Talks of paying college athletes, stemming from the O’Bannon vs. NCAA case and the Northwestern unionization movement, should scare athletic departments more than they let on. Considering the massive amounts of revenue and publicity schools get from athletics, often exploiting student-athletes (see: the NCAA selling jerseys’ of players on its own website), the schools are fighting a losing battle. Providing cost-of-attendance will quell the anger.
And despite attempts to hold true to the school’s initial stance and Bates’ claims to have not expected to be going into this decision alone, the fact is that this measure was widely known to pass fairly easily.
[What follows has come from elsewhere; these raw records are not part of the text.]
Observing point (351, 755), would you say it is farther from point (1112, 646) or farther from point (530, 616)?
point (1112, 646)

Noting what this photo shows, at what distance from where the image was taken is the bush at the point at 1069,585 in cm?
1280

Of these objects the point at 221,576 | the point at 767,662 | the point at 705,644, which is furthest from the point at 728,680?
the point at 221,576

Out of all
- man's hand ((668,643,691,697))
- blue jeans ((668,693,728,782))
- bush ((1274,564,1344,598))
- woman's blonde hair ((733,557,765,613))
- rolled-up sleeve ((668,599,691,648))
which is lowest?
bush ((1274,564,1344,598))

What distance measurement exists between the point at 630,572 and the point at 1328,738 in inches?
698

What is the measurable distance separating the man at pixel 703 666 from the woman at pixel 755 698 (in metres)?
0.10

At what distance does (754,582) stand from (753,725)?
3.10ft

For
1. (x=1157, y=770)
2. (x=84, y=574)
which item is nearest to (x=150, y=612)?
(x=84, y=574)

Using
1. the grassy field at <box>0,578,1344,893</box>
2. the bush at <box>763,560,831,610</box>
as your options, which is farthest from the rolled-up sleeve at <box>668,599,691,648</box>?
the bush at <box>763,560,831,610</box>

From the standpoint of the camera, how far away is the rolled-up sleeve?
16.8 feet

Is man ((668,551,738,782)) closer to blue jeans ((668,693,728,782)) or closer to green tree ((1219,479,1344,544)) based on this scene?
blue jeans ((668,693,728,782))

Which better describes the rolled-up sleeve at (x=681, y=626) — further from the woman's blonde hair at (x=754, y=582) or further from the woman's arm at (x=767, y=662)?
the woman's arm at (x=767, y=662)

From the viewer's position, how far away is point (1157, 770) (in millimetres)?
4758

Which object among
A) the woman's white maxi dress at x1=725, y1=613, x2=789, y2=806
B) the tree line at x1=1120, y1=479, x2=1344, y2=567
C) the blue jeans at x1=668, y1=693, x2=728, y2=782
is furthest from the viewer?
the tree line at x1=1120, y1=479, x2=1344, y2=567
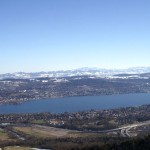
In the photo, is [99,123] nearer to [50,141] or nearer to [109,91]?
[50,141]

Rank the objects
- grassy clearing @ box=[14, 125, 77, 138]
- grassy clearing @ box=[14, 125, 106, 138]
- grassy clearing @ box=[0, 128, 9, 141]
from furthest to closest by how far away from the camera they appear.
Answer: grassy clearing @ box=[14, 125, 77, 138], grassy clearing @ box=[14, 125, 106, 138], grassy clearing @ box=[0, 128, 9, 141]

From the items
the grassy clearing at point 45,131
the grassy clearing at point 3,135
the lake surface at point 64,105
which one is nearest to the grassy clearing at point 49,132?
the grassy clearing at point 45,131

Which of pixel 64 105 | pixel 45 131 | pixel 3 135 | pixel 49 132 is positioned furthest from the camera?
pixel 64 105

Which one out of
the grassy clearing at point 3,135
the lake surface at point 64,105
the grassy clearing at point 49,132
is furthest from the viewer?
the lake surface at point 64,105

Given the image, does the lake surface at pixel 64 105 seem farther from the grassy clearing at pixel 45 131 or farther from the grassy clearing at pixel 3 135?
the grassy clearing at pixel 3 135

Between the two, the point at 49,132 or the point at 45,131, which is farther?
the point at 45,131

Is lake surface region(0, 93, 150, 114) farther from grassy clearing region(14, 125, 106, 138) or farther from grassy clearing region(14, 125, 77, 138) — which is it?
grassy clearing region(14, 125, 106, 138)

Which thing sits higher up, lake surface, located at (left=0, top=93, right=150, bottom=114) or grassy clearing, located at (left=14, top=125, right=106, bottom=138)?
grassy clearing, located at (left=14, top=125, right=106, bottom=138)

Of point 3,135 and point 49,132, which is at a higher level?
point 3,135

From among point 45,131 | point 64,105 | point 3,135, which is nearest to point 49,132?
point 45,131

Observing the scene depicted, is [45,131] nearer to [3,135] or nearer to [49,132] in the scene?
[49,132]

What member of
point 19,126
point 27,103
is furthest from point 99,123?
point 27,103

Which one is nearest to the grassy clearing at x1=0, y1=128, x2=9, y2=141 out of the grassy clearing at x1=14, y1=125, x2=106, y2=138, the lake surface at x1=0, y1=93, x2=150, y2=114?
the grassy clearing at x1=14, y1=125, x2=106, y2=138
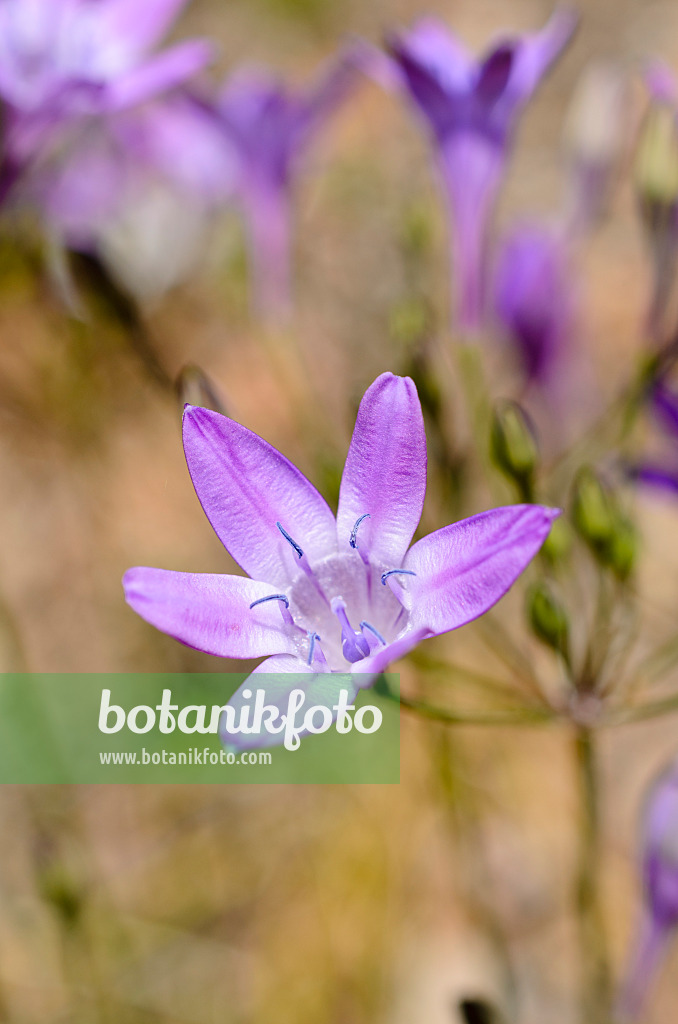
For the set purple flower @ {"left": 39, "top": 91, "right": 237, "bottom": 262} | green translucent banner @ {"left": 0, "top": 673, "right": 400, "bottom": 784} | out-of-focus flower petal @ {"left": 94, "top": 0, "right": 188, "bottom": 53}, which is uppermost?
purple flower @ {"left": 39, "top": 91, "right": 237, "bottom": 262}

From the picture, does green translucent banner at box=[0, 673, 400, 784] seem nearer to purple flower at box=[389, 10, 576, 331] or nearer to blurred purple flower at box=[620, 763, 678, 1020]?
blurred purple flower at box=[620, 763, 678, 1020]

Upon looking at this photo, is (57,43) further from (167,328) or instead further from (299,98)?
(167,328)

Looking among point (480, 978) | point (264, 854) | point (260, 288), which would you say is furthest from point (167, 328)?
point (480, 978)

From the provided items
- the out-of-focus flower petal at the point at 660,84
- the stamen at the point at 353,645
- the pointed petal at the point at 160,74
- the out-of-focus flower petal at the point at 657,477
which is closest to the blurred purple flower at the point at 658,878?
the out-of-focus flower petal at the point at 657,477

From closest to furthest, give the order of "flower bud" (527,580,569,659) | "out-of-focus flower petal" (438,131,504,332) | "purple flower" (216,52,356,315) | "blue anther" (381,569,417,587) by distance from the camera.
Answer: "blue anther" (381,569,417,587) < "flower bud" (527,580,569,659) < "out-of-focus flower petal" (438,131,504,332) < "purple flower" (216,52,356,315)

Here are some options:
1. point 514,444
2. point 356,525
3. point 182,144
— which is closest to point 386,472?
point 356,525

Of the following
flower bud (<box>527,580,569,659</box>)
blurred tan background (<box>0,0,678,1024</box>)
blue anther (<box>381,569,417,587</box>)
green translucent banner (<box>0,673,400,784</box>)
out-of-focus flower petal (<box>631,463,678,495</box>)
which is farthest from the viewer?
green translucent banner (<box>0,673,400,784</box>)

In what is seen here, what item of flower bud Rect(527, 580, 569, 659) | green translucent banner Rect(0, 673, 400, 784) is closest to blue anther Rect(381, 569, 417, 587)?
flower bud Rect(527, 580, 569, 659)
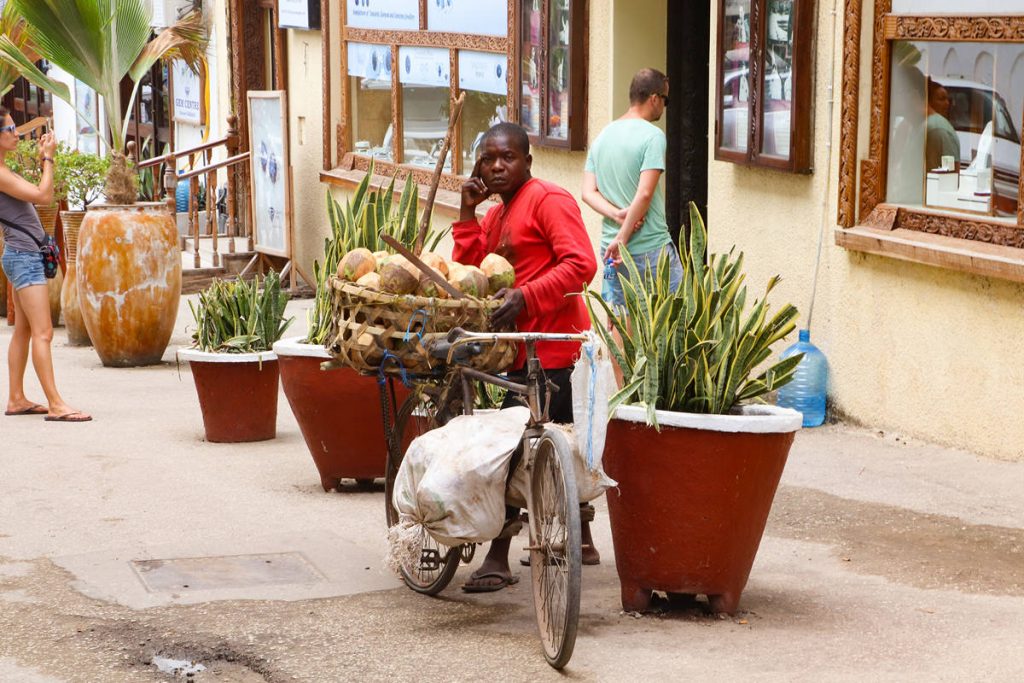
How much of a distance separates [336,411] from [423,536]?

It seems as if BC went out of its way to make a point, and that, therefore, invites this negative criticism.
Ultimately, BC has chosen to act in favor of cost-of-attendance scholarships, complying with the measure, according to a report by ESPN’s Andrea Adelson.
I don’t believe BC athletics made the right call—much of their actions come across as hypocritical, given some of the spending decisions by the department, and I believe the school hurt its recruitment appeal far more than Bates believes. In addition, athletic departments should provide whatever means necessary to give benefits to student-athletes that will prevent them from unionizing. I don’t believe student-athletes should get paid directly from schools—however, considering the exploitation of free labor of student-athletes, individually pursued endorsements or other outside payments shouldn’t be out of the question.
That being said, I think we must look at the rationale of the department before we vilify BC and Bates, and their decisions become far more understandable when looking at Bates’ reasons. It doesn’t make them right or the strongest reasons, but it has basis from thought-out planning.
The situation BC falls in reminds me of the sports world’s current controversy: the New England Patriots and #DeflateGate. This is simply a media circus about a non-story—no matter what anyone says, the Patriots will still be heading to Glendale for the Super Bowl next Sunday. Considering BC, as well, will pay these cost-of-attendance scholarships, a lot of the reaction to this story is merely overreaction. And perhaps that response is more telling than the decision itself.